**Collected data entries:**

····················

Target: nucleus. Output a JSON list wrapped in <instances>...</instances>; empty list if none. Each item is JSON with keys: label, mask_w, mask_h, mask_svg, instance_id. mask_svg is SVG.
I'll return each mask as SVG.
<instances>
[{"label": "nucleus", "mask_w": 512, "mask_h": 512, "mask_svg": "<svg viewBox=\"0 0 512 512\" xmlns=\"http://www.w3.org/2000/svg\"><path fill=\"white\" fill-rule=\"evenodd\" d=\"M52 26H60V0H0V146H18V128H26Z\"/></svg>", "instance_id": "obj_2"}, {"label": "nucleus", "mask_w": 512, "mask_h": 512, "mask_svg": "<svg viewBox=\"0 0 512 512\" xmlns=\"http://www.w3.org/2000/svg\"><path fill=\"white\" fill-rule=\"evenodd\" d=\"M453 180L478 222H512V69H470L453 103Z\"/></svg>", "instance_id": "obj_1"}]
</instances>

····················

**Task requirements:**
Retype the lines above without any changes.

**Task answer:**
Target: nucleus. Output a JSON list wrapped in <instances>...</instances>; empty list if none. Each item is JSON with keys: label, mask_w, mask_h, mask_svg, instance_id. mask_svg is SVG.
I'll return each mask as SVG.
<instances>
[{"label": "nucleus", "mask_w": 512, "mask_h": 512, "mask_svg": "<svg viewBox=\"0 0 512 512\" xmlns=\"http://www.w3.org/2000/svg\"><path fill=\"white\" fill-rule=\"evenodd\" d=\"M52 26H60V0H0V146H18V128H26Z\"/></svg>", "instance_id": "obj_2"}, {"label": "nucleus", "mask_w": 512, "mask_h": 512, "mask_svg": "<svg viewBox=\"0 0 512 512\" xmlns=\"http://www.w3.org/2000/svg\"><path fill=\"white\" fill-rule=\"evenodd\" d=\"M453 180L478 222H512V69H470L453 103Z\"/></svg>", "instance_id": "obj_1"}]
</instances>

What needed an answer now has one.